Building Our Internal Developer Platform: 6 Months from Zero to Production

The Catalyst: Developer Experience Crisis

After reading about platform engineering as the future of DevOps, I knew we had a problem. Our 40-person engineering team was struggling with:

16 different deployment methods across microservices
5-day average for new engineer environment setup
142 internal tools with no central discovery
4+ hours per week per developer on infrastructure tasks

Our VP of Engineering gave us a mandate: “Make it as easy to deploy at our company as it is to deploy on Vercel.”

No pressure.

This is the story of how we built our Internal Developer Platform (IDP) in 6 months, the critical decisions we made, and the ROI that justified the investment.

Phase 1: Discovery & Platform Team Formation

The Team Structure Debate

We debated three approaches:

Option A: Embedded Platform Engineers

Platform engineers embedded in product teams
Pros: Domain knowledge, trust
Cons: Inconsistent standards, hard to scale

Option B: Centralized Platform Team

Dedicated platform team as service provider
Pros: Focused expertise, consistency
Cons: Risk of ivory tower syndrome

Option C: Hybrid Model

Core platform team + embedded liaisons
Pros: Best of both worlds
Cons: Complex communication overhead

We chose Option B with a twist: 3-person core platform team with rotating “platform advocate” seats where product engineers joined for 1 quarter.

Defining Platform Team Scope

We clarified what the platform team would and wouldn’t own:

Platform Team Owns:

Developer portal (Backstage)
CI/CD pipeline templates
Infrastructure provisioning automation
Service scaffolding & templates
Observability stack integration
Secret management

Product Teams Own:

Application code
Service-specific configurations
Database schemas
API design
Feature flags

This boundary definition prevented scope creep.

Phase 2: Technology Selection

The Build vs. Buy Decision

We evaluated the landscape:

Solution	Build Effort	Maintenance	Flexibility	Cost
Build from scratch	12+ months	High	Total	$0 software
Backstage (OSS)	4-6 months	Medium	High	$0 software
Commercial IDP	2-3 months	Low	Limited	$150k+/year

We chose Backstage for three reasons:

Open-source with strong Spotify backing
Plugin ecosystem aligned with our stack
Flexibility to customize without vendor lock-in

The Core Stack

# Our platform architecture
developer_portal:
  core: backstage
  authentication: okta-saml
  catalog: service-catalog + component-discovery
  
cicd:
  orchestration: github-actions
  runners: kubernetes-self-hosted
  templates: cookiecutter + terraform-modules
  
infrastructure:
  iac: terraform
  provisioning: crossplane
  orchestration: kubernetes (EKS)
  
observability:
  metrics: prometheus + grafana
  logs: loki
  traces: tempo
  alerts: alertmanager
  
secrets:
  management: vault
  injection: external-secrets-operator

Phase 3: Building the MVP (Months 1-3)

Golden Path: Service Scaffolding

Our first deliverable: one-command service creation.

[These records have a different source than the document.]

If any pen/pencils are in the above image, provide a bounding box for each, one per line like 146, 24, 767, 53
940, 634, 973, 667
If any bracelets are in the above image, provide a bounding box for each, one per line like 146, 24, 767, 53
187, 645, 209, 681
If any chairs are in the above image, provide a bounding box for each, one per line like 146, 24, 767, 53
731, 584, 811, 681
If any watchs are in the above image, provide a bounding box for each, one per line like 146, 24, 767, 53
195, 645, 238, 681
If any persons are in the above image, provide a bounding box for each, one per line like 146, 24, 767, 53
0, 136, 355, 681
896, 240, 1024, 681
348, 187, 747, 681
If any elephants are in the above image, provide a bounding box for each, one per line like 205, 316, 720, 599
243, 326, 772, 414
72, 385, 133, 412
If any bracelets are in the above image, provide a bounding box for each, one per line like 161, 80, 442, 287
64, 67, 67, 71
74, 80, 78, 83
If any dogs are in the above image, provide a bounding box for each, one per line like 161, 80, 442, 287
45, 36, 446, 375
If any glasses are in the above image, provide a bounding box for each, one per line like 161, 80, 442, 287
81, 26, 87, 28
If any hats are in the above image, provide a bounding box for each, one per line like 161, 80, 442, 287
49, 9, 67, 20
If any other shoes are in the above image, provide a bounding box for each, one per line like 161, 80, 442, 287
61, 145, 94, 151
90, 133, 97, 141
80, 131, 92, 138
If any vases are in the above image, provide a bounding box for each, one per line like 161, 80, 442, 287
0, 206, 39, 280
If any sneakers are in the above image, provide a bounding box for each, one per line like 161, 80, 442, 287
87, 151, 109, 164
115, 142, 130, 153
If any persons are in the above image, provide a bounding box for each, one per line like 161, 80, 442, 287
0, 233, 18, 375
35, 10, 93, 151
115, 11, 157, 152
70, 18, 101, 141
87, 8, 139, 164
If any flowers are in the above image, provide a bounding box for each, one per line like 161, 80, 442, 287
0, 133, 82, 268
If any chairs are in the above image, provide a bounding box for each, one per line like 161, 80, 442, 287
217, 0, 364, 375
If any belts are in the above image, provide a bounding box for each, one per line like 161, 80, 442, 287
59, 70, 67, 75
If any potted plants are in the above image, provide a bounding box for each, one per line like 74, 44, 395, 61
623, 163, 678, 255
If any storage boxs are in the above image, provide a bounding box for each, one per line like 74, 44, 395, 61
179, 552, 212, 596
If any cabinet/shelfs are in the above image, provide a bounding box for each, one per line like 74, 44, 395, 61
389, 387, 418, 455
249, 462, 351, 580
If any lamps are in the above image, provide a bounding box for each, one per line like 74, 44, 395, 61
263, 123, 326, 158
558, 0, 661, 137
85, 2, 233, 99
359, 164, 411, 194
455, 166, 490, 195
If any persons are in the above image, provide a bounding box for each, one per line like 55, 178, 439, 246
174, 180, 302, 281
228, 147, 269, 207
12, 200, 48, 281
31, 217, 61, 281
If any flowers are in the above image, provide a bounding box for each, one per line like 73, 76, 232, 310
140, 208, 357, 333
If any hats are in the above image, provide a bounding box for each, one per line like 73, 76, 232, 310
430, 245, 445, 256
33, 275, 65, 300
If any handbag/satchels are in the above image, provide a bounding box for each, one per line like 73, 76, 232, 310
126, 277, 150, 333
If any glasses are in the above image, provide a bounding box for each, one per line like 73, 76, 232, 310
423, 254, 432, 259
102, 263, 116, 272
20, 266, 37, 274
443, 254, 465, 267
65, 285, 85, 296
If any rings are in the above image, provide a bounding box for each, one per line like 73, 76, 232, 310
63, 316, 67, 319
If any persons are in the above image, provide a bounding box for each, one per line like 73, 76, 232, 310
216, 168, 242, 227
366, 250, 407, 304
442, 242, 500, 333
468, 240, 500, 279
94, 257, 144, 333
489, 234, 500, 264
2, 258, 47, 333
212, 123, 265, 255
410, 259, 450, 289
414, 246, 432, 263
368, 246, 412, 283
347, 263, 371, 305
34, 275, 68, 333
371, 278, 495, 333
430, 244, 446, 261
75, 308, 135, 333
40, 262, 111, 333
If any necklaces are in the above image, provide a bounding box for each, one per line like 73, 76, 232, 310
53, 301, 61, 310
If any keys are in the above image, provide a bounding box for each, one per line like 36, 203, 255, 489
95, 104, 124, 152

We built a service template generator integrated with Backstage:

# template.yaml - Backstage Software Template
apiVersion: scaffolder.backstage.io/v1beta3
kind: Template
metadata:
  name: golang-microservice
  title: Go Microservice
  description: Create a new Go-based microservice with complete CI/CD
spec:
  owner: platform-team
  type: service
  
  parameters:
    - title: Service Information
      properties:
        name:
          title: Service Name
          type: string
          pattern: '^[a-z0-9-]+$'
        description:
          title: Description
          type: string
        owner:
          title: Team Owner
          type: string
          ui:field: OwnerPicker
        
    - title: Infrastructure Configuration
      properties:
        database:
          title: Needs Database?
          type: boolean
        database_type:
          title: Database Type
          type: string
          enum: ['postgresql', 'mysql', 'mongodb']
          ui:visible:
            required: ['database']
        cache:
          title: Needs Redis Cache?
          type: boolean
        replicas:
          title: Replica Count
          type: number
          default: 3
          minimum: 1
          maximum: 10

  steps:
    - id: fetch-base
      name: Fetch Base Template
      action: fetch:template
      input:
        url: ./skeleton
        values:
          name: ${{ parameters.name }}
          description: ${{ parameters.description }}
          owner: ${{ parameters.owner }}
    
    - id: create-repo
      name: Create GitHub Repository
      action: github:repo:create
      input:
        repoUrl: github.com?owner=our-org&repo=${{ parameters.name }}
        description: ${{ parameters.description }}
        defaultBranch: main
        
    - id: provision-infrastructure
      name: Provision Infrastructure
      action: terraform:apply
      input:
        module: platform-templates/microservice
        vars:
          service_name: ${{ parameters.name }}
          database_enabled: ${{ parameters.database }}
          database_type: ${{ parameters.database_type }}
          cache_enabled: ${{ parameters.cache }}
          replicas: ${{ parameters.replicas }}
    
    - id: register-catalog
      name: Register in Catalog
      action: catalog:register
      input:
        repoContentsUrl: ${{ steps.create-repo.output.repoContentsUrl }}
        catalogInfoPath: /catalog-info.yaml

  output:
    links:
      - title: Repository
        url: ${{ steps.create-repo.output.remoteUrl }}
      - title: CI/CD Pipeline
        url: ${{ steps.create-repo.output.remoteUrl }}/actions
      - title: Service Dashboard
        url: https://grafana.ourcompany.com/d/${{ parameters.name }}

Result: New service setup dropped from 3 days to 8 minutes.

The TechDocs Integration

Documentation was scattered. We centralized it in Backstage using TechDocs (MkDocs backend):

# mkdocs.yml in each service repo
site_name: User Service Documentation

plugins:
  - techdocs-core

nav:
  - Home: index.md
  - Architecture:
      - Overview: architecture/overview.md
      - Database Schema: architecture/database.md
      - API Endpoints: architecture/api.md
  - Operations:
      - Deployment: operations/deployment.md
      - Monitoring: operations/monitoring.md
      - Incident Response: operations/incidents.md
  - Development:
      - Local Setup: development/setup.md
      - Testing: development/testing.md
      - Contributing: development/contributing.md

Engineers could now find service documentation directly in the developer portal—no more Confluence archaeology.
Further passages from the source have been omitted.